Spam, Spam, Spam - The first thing I do in the morning when I confront the onslaught of E-mail is to block highlight the entire list of new stuff, and then I unselect the things that look obviously like legitimate emails.  I suppose that every once in awhile I toss out a legitimate one.  But I only have so much time.  So if my E-mail in-box was a grazing field I have to tell you it's overgrazed.  If one or two cows die I can't help it.  I can't help it.  I don't have time to deal with spam. [from Ernie the Attorney]

Ernie seems mildly blase about his spam, compared to some attorneys I've dealt with, but his post appeared in my aggregator at about the same time as a few posts about Bayesian spam filtering (from Workbench was this post, which pointed to this article by Jeremy Bowers on iRights, which was followed up today with this today).   We have just started Bayesian filtering for a beta group, and it has gone well.

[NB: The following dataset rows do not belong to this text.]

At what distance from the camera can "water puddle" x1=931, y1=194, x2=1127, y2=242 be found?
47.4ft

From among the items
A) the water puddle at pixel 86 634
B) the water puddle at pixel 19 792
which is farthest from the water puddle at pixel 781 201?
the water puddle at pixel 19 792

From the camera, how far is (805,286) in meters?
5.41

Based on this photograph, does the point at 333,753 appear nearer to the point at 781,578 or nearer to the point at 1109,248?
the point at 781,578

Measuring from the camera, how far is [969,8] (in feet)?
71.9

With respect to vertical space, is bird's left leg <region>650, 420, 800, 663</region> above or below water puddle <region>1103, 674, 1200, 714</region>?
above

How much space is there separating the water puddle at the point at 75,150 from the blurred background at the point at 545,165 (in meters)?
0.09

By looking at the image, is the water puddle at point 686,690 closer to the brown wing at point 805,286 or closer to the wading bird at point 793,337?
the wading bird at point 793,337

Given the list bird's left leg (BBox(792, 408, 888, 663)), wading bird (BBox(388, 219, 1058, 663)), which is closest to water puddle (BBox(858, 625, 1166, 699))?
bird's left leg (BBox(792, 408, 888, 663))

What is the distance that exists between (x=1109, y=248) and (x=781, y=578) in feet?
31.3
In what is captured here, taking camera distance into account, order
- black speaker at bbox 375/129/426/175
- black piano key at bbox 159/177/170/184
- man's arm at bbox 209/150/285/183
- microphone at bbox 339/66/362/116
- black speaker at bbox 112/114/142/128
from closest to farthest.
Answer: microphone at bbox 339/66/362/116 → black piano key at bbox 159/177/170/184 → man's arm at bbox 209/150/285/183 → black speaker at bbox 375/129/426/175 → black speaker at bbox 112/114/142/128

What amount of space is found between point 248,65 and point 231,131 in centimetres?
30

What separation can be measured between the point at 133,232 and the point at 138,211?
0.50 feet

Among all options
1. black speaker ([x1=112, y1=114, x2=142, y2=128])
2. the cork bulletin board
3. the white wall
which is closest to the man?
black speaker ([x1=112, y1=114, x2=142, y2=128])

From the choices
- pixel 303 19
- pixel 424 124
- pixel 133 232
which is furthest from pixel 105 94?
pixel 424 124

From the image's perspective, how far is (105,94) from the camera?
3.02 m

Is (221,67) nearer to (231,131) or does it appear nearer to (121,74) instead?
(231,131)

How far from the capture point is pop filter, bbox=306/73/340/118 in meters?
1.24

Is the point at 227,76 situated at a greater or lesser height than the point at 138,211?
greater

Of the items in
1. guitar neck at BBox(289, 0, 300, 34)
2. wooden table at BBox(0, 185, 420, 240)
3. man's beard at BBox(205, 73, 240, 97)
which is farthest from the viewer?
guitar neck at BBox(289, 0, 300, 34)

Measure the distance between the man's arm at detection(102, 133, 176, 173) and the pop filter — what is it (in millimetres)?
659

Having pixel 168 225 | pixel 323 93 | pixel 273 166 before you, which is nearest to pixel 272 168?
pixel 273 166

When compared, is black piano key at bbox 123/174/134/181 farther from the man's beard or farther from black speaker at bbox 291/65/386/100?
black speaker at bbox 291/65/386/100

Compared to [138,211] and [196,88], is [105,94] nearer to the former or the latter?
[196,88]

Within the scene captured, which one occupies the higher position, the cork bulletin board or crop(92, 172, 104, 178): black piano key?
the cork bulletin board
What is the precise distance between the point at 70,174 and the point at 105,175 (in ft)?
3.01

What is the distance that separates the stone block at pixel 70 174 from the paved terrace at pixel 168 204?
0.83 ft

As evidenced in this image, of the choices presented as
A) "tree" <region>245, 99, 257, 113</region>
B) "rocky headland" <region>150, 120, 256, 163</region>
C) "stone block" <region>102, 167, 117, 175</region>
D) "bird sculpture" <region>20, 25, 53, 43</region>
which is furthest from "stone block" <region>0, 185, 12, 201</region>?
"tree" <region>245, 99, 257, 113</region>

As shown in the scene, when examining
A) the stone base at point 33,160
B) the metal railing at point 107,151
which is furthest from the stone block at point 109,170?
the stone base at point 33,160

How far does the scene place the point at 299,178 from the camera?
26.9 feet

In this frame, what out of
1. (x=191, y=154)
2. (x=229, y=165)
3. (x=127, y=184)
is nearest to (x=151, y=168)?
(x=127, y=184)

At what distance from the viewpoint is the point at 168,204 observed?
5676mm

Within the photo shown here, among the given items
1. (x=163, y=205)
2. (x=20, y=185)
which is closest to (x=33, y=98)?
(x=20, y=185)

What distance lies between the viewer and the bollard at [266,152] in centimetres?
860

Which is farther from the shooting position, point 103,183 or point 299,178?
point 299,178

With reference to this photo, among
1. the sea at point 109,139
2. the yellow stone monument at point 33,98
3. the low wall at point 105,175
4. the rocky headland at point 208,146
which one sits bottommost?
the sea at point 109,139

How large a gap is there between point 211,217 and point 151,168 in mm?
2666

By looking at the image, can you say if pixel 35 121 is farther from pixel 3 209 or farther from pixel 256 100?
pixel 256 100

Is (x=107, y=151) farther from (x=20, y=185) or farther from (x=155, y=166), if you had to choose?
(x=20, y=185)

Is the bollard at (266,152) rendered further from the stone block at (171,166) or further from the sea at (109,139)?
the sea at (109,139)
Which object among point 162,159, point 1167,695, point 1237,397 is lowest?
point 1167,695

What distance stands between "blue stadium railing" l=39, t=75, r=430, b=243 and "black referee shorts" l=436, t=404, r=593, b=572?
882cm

The few attorneys in our beta group have absolutely loved it.  The ability to train your own filter to recognize your own spam preferences has reduced spam for one attorney in the beta program from over 1000 messages a week to less than 10--with zero false positives thus far.  In other words, it's been great.  We certainly haven't rolled it out to everyone yet, but it has been significantly more effective at combatting spam that the filters we use on our firewall.  And most importantly, it has reduced the stress associated with wading through piles and piles of unwanted e-mail, and messages that our bayesian filter catches as spam are not forwarded to the attorney's handheld mail device (Blackberry, by Research in Motion).